I don’t normally - or ever - expect thoughtful, sensitive and expert parenting advice on the same domain that I’m searching for racy, warm and sweet porn recommendations. Or any combination of good porn and good parenting advice. There’s a radical combination that’s conservative with respect to bandwidth!
J.
April 2nd, 2007 at 4:33 pm
Jon, thank you so much for the comment. When you said that you don’t expect thoughtful parenting advice on a site where you’re looking for porn, well - that is one of the things that makes me feel very vulnerable when I’m posting such things, but yet I know from anecdotal as well as statistical evidence that a good deal of the people who read me are parents as well - and the blog is supposed to be just me, as much as porn reference, and that’s what was on my mind.

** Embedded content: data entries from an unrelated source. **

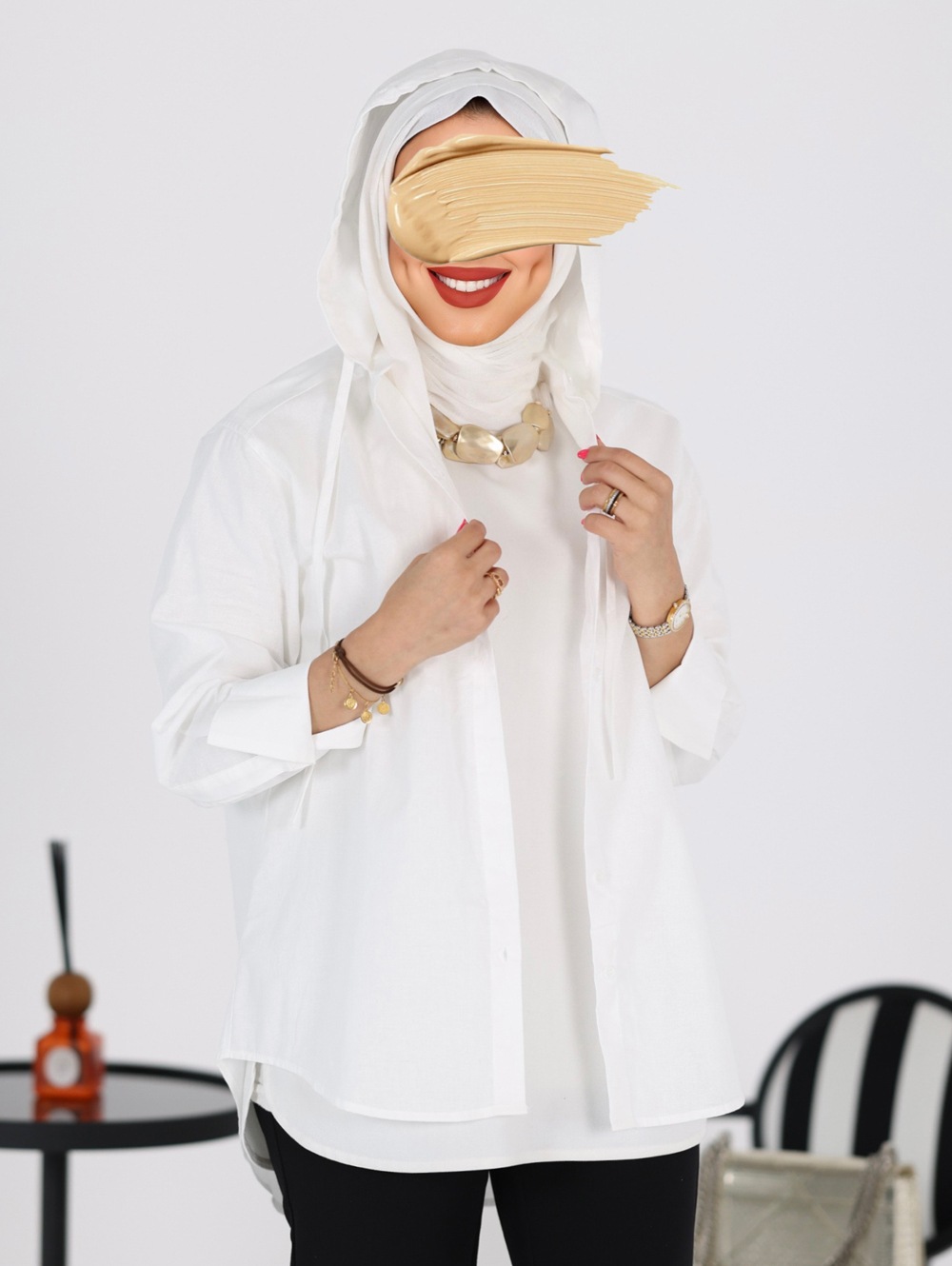 SC-1008 WHITE (8)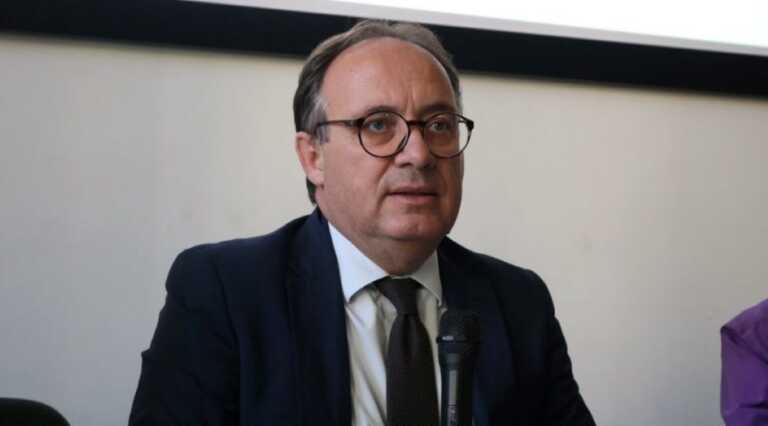 Scuola, l’assessore Leo: «Ecco perché va fermata l’autonomia differenziata»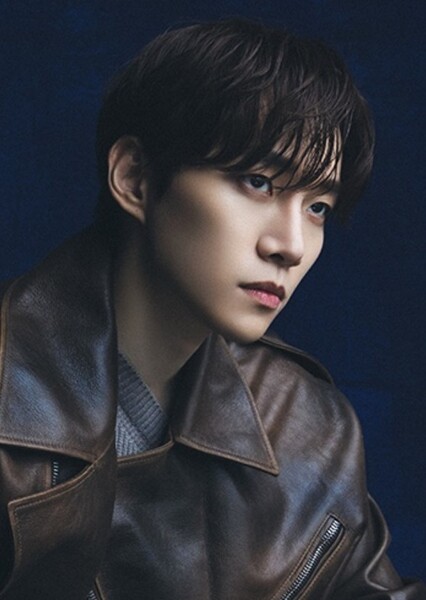 Lee Jun-ho photo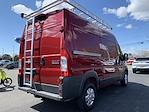 Used 2015 Ram ProMaster 1500 High Roof 4x2, Upfitted Cargo Van for sale #32588T - photo 8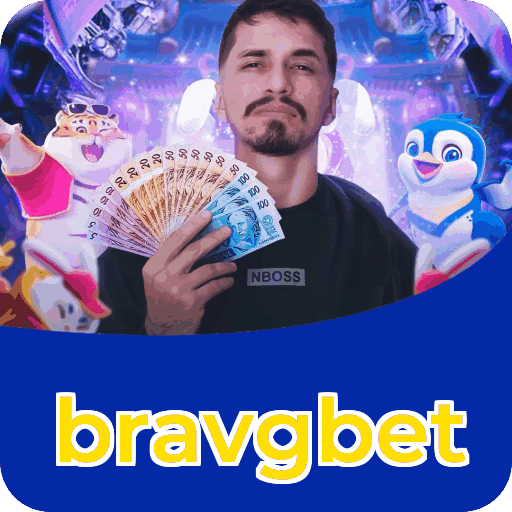 Apostas esportivas ao vivo na bravgbet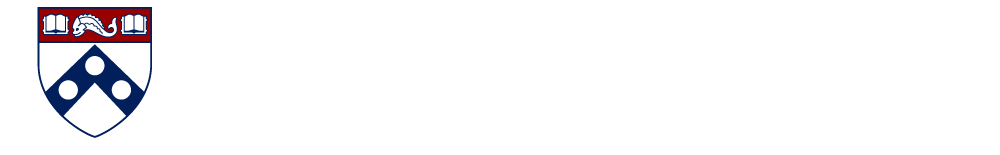 Black Alumni Society, University of Pennsylvania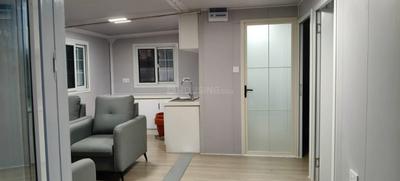 Hall Image of 931 Sq.ft 2 BHK Farm House for sale in Shankarpally Hyderabad for Rs. 16022081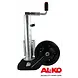 AL-KO Neuswiel Alko Profi automatisch klapbaar 800kg 260x65 AL-KO Neuswiel Alko Profi automatisch klapbaar 800kg 260x65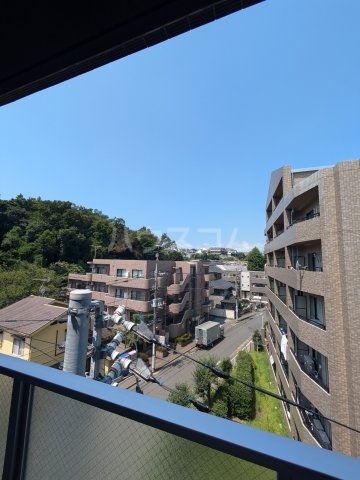 14/30 その他画像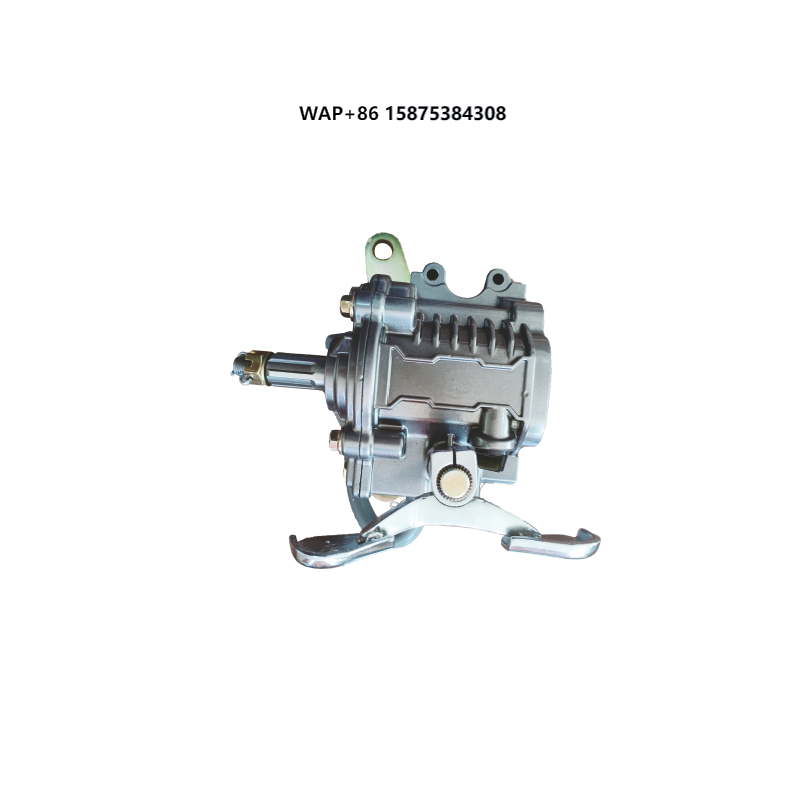Motorcycle Gear Wholesale - 2022-1 Suku Cadang dan Aksesoris Sepeda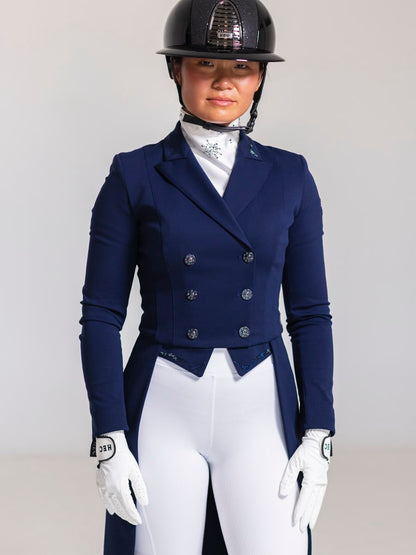 LEGGINGS WHITE COMPRESIVOS UMA COLLECTION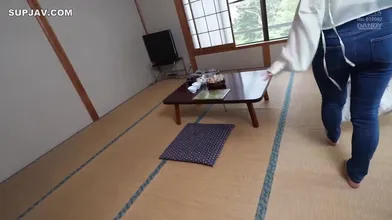 CHIneseJaPanesemov Ie Dandy Asian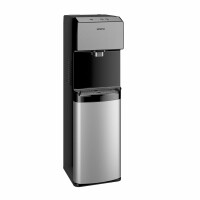 SIEMENS DW15703 iQ500 Gizli Damacanalı Su Sebili - Siemens (1)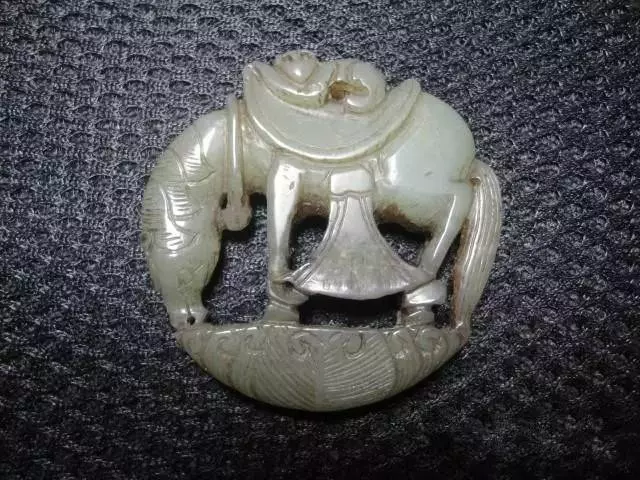家裡放「一物」招財開運, 全家平安吉祥,大錢賺不停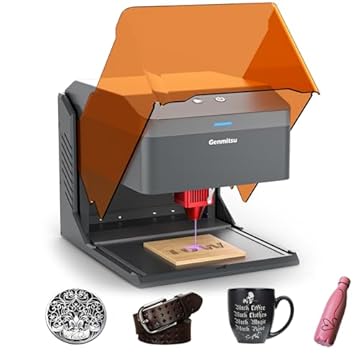 best at home laser engraver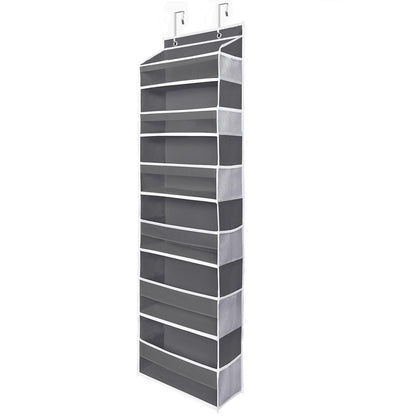 Organiseur de porte pratique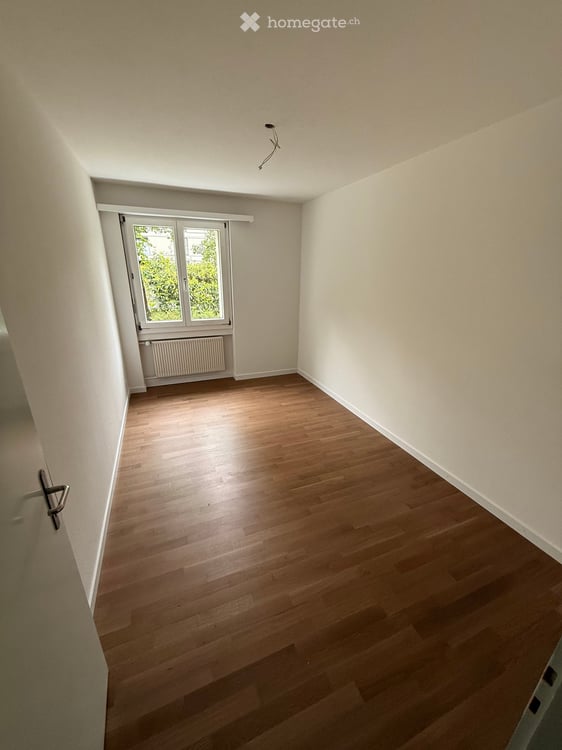 3-Zimmer-Wohnung 3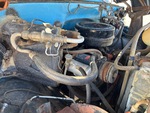 Moteur with 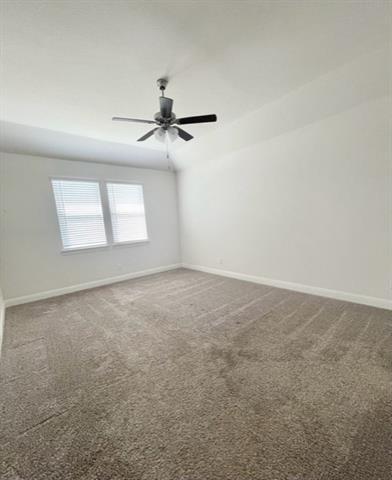 Building Photo - 11000 Glover Ln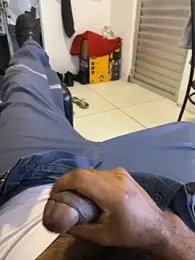 hudson19cm — Stripchat stream photo (Sep 2026)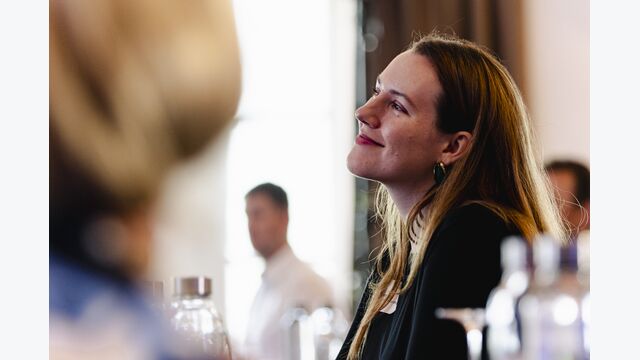 Industriekongress 2025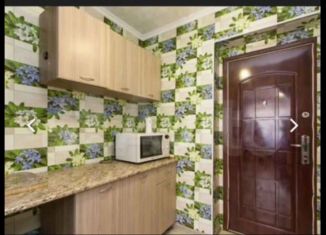 Сдаю в аренду 1-ком. квартиру, 18.5 м2, Калининград, Заводская улица, 31к2, Московский район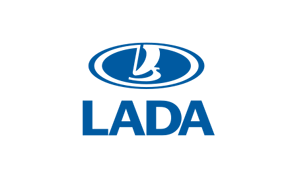 Lada Originallogo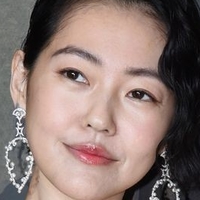Dee Hsu Nagie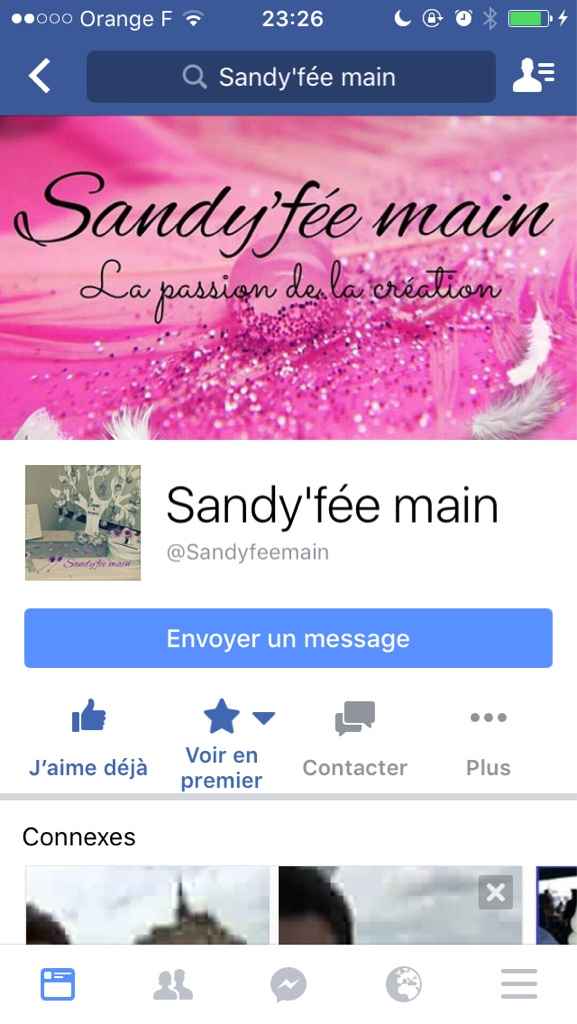 Urne , livre d'or et présentoir a dragée. - 1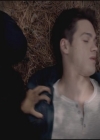 VampireDiariesWorld-dot-org-S3TVD_3x21BeforeSunset1712.jpg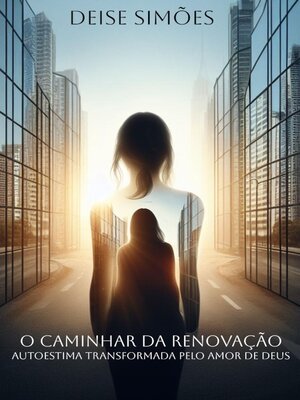 cover image of O Caminhar da Renovação
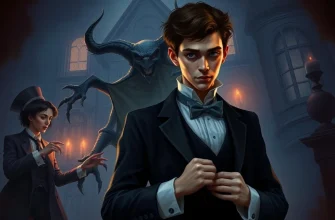 Shows and Movies Similar to Black Butler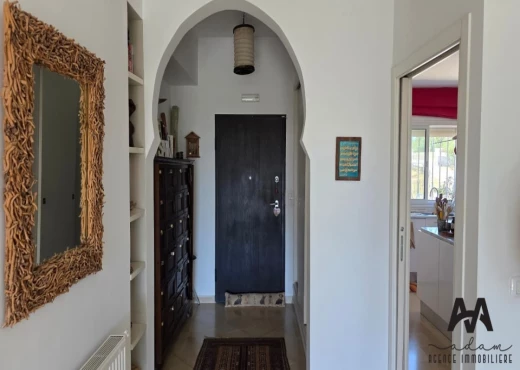 Maison d'hote À Vendre à NABEUL - Maison d'Hôte  Korba - Immobiliere.tn - Photo 3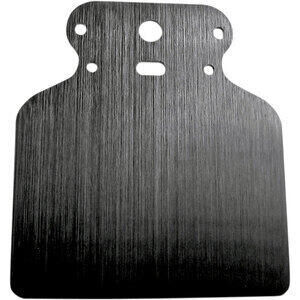 Soporte Motogadget Motoscope negro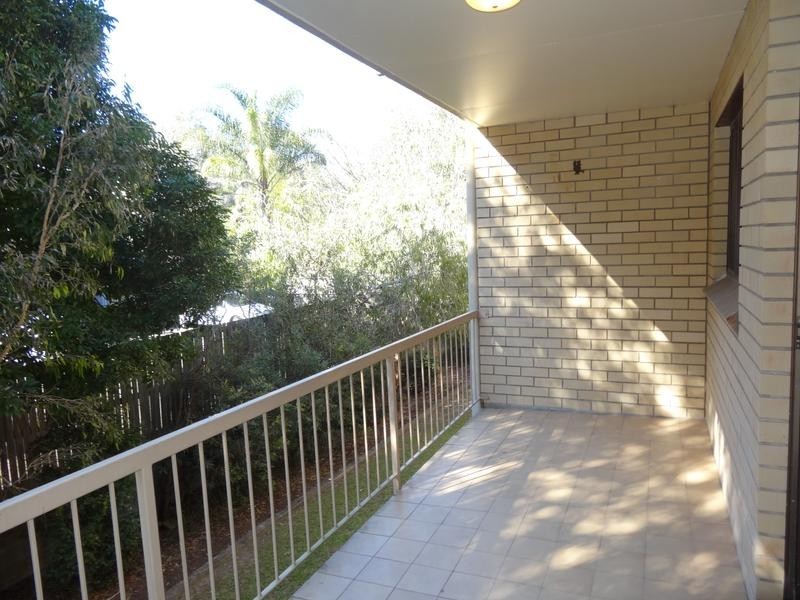 2/58 Waverley Road, Taringa QLD 4068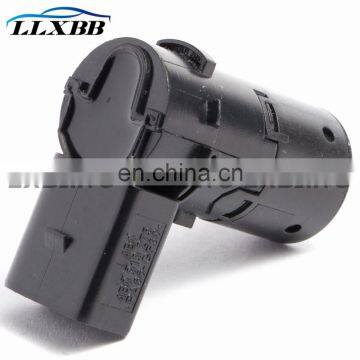 Original Wireless Ultrasonic Sensor Parking Sensor 4B0919275 4B0919275A 7M3919275A For Audi A2 A3 A4 A6 A8 Allroad VW Passat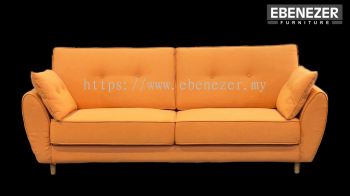 Model : EB400 8FT 3 Seater (RM4399)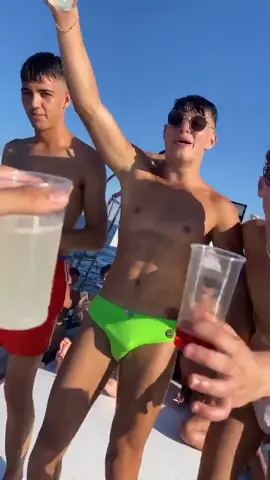 #sea 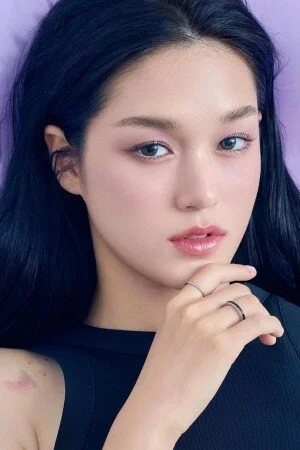 Baek Ji-woo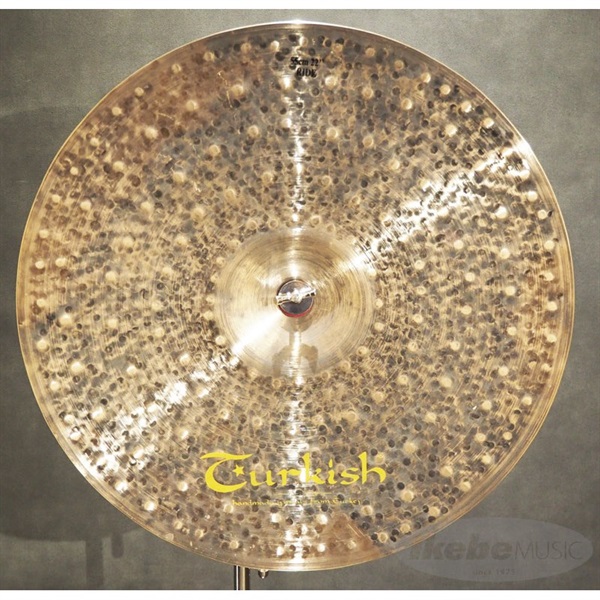 Turkish CAPPADOCIA Series Ride 22 [TU-CP22R] 画像8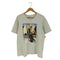 シュプリーム Supreme American Picture Tee アメリカンピクチャーTシャツ メンズ import:M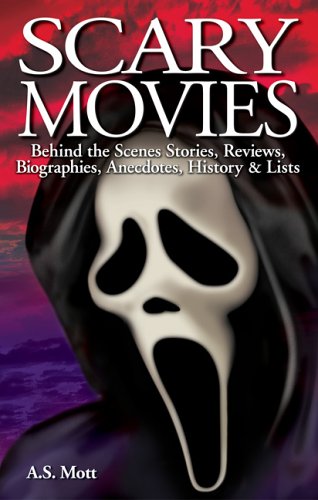 Movies
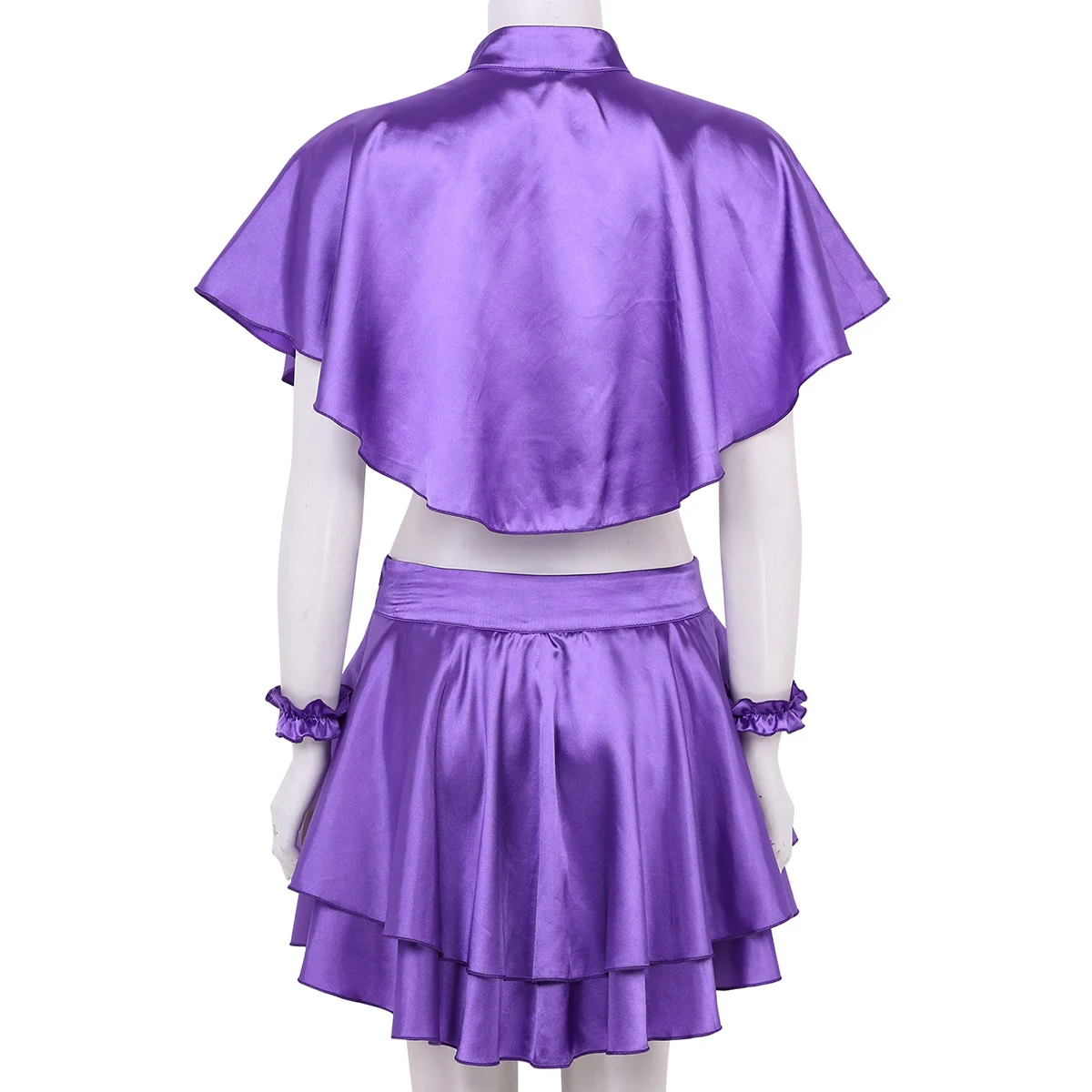 Для женщин взрослых Хэллоуин вечерние карнавал для цирка косплея костюм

at any rate, thank you for the validation that it’s ok to post such things, and please ALWAYS jump in on the comments should you feel the desire. It is definitely not a prerequisite to be a real life friend, and I’m sorry that there was any perception of that.
The two points you did add were well noted. I read a bit last year about the latest teen brain research (impulse control is the last to develop) and as far as the emotional aspects of sex, some of us go a lifetime trying to figure out and mitigate *those* risks, the physical ones notwithstanding.
very much appreciate the thoughtful reply.